## Source document:
================================
📜 Līla

A Unified Benchmark for Mathematical Reasoning

(EMNLP 2022)
Paper | Blog post | Dataset | Model | Leaderboard (coming soon)

About

Mathematical reasoning skills are essential for general-purpose intelligent systems to perform tasks from grocery shopping to climate modeling. Existing math reasoning datasets are too narrow in scope to holistically evaluate models' general math reasoning abilities. Towards evaluating and improving AI systems in this domain, we propose Līla, a unified mathematical reasoning benchmark consisting of over 140K natural langauge questions from 23 diverse tasks. We also introduce Bhāskara, a foundation model for mathematical reasoning trained on Līla.
================================
## Required task 1:
Answer these about the Līla page, one per line:
(a) At which conference was the benchmark presented?
(b) How many tasks do the benchmark's questions come from?
(c) What is the name of the foundation model trained on Līla?
## Required task 2:
Please pick out every line in the listing below that contains the word "image", and copy each one in full.

(Dataset items)
================================
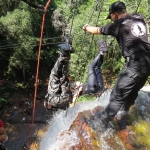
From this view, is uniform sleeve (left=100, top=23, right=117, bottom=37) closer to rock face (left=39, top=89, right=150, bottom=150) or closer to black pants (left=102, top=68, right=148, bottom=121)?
black pants (left=102, top=68, right=148, bottom=121)

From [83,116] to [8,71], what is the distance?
15.2m

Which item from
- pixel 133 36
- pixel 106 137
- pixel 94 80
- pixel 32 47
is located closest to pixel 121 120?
pixel 106 137

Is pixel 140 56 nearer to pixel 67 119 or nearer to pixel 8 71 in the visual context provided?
pixel 67 119

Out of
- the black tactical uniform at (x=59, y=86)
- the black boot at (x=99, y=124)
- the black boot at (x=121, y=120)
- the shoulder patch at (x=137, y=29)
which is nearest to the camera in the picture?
the shoulder patch at (x=137, y=29)

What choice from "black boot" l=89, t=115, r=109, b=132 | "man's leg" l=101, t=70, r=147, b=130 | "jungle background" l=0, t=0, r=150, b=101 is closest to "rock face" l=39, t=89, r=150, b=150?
"black boot" l=89, t=115, r=109, b=132

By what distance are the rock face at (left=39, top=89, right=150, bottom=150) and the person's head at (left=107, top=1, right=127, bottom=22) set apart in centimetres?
231

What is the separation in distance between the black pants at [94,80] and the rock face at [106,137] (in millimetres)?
849

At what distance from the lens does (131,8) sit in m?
11.7

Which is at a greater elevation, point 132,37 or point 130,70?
point 132,37

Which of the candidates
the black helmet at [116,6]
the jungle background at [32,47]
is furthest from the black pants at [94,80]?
the jungle background at [32,47]

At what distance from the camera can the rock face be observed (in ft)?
13.6

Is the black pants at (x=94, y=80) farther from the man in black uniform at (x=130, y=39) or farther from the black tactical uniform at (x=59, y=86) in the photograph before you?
the man in black uniform at (x=130, y=39)

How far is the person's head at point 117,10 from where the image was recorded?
10.6 ft

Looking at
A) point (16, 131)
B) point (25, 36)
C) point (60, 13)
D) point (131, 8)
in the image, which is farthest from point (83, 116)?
point (60, 13)
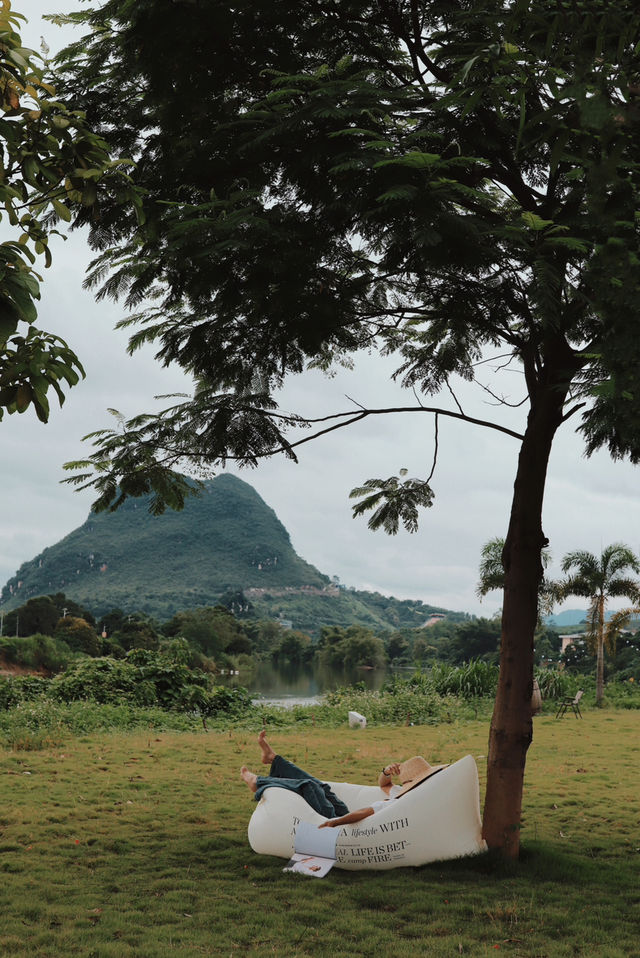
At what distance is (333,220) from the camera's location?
4793 mm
================================
## Final answer 1:
(a) EMNLP 2022
(b) 23
(c) Bhāskara

## Final answer 2:
How far is the person's head at point 117,10 from where the image was recorded?
in the image, which is farthest from point (83, 116)?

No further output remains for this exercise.